• _Required work_
Beginning with the line that contains "Gezeria Sporting Club Medal - Image 4", print each line to the end of the data exactly. Omit the pictures.

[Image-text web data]
Segment Open

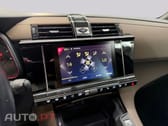 DS DS7 Crossback 1.5 BlueHdi 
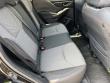 2024 Subaru Forester Sport SUV
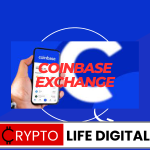 Quick Guide On How To Navigate Through the Coinbase Exchange
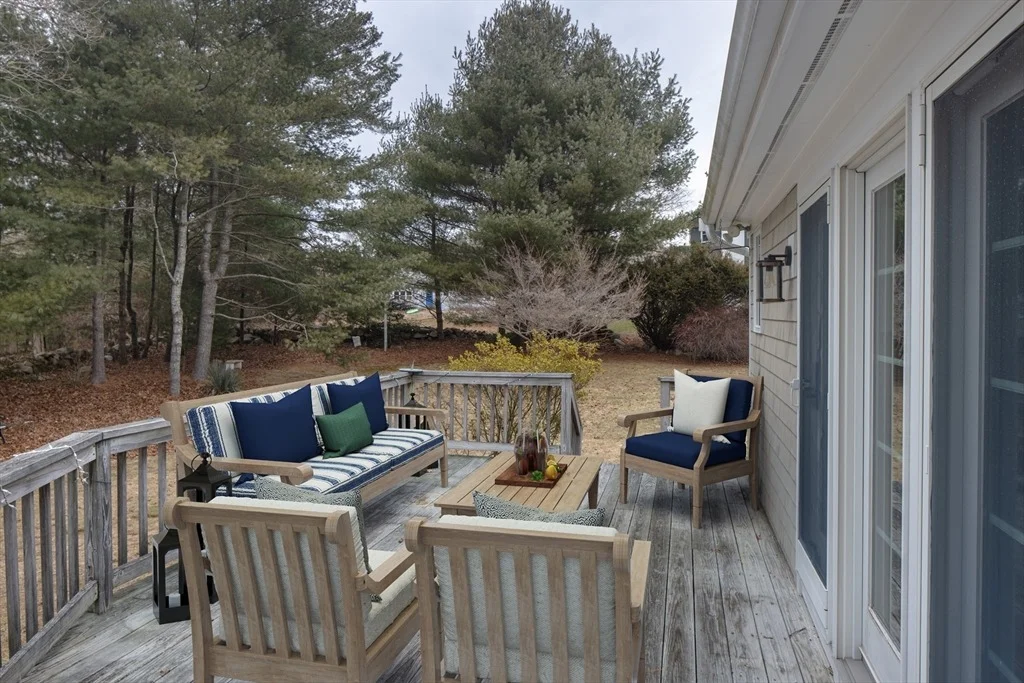 Photo of 21 Hitching Post Rd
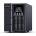 CyberPower OLS1000EA-DE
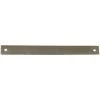PLAQUE FRAISEUSE OBLIQUE M.R. 350 MOB - 0931350601MOB OUTILLAGE -Milwaukee Tool Shop M0380931350601 01 1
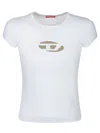 Diesel T-shirts And Polos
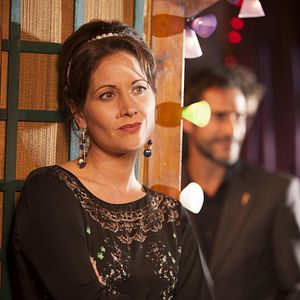 Bilder Maeva Pasquali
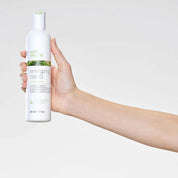 Milk Shake Energizing Nourishing Conditioner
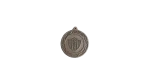 Gezeria Sporting Club Medal - Image 4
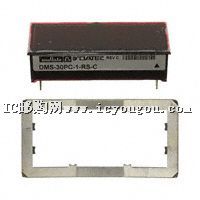 DMS-30PC-1-RS-CDƬ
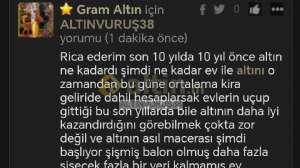 ALTINVURUŞ38, 22.11.2024 17:24:59 Tarihli Grafik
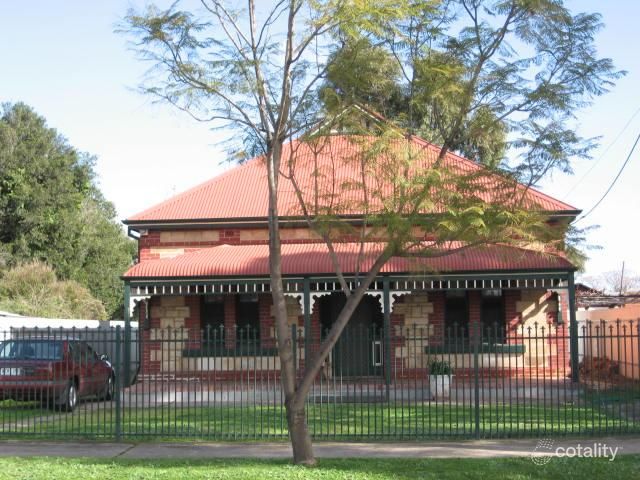 38 Frederick St, Welland, SA 5007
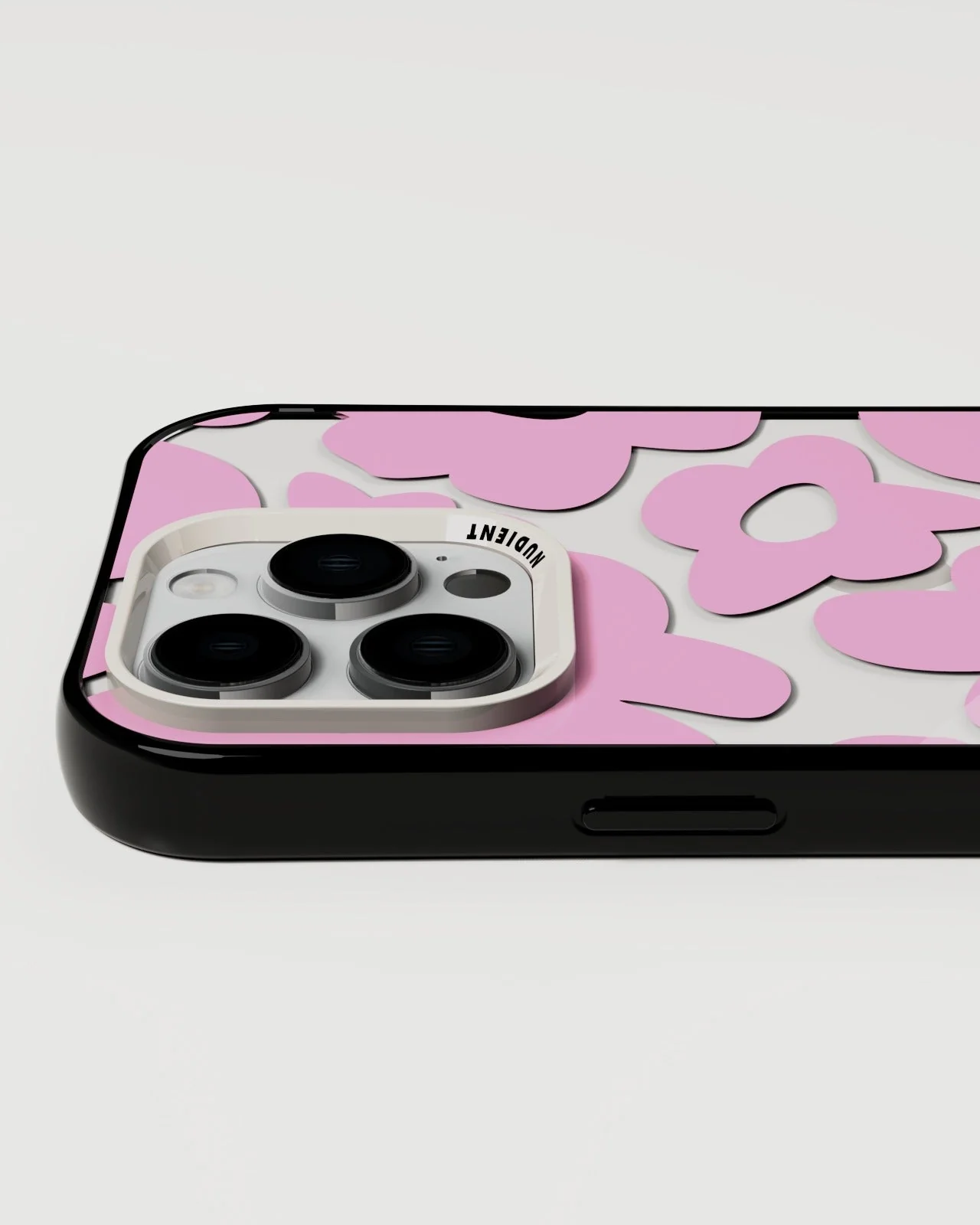 Form Case - Image 6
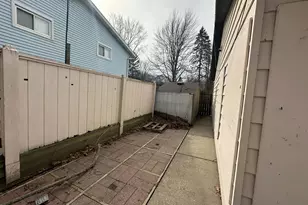 1 S Griffith St, New Buffalo, MI 49117 - Photo 43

Segment Closed

• _Completed exercise_
 Gezeria Sporting Club Medal - Image 4
 DMS-30PC-1-RS-CDƬ
 ALTINVURUŞ38, 22.11.2024 17:24:59 Tarihli Grafik
 38 Frederick St, Welland, SA 5007
 Form Case - Image 6
 1 S Griffith St, New Buffalo, MI 49117 - Photo 43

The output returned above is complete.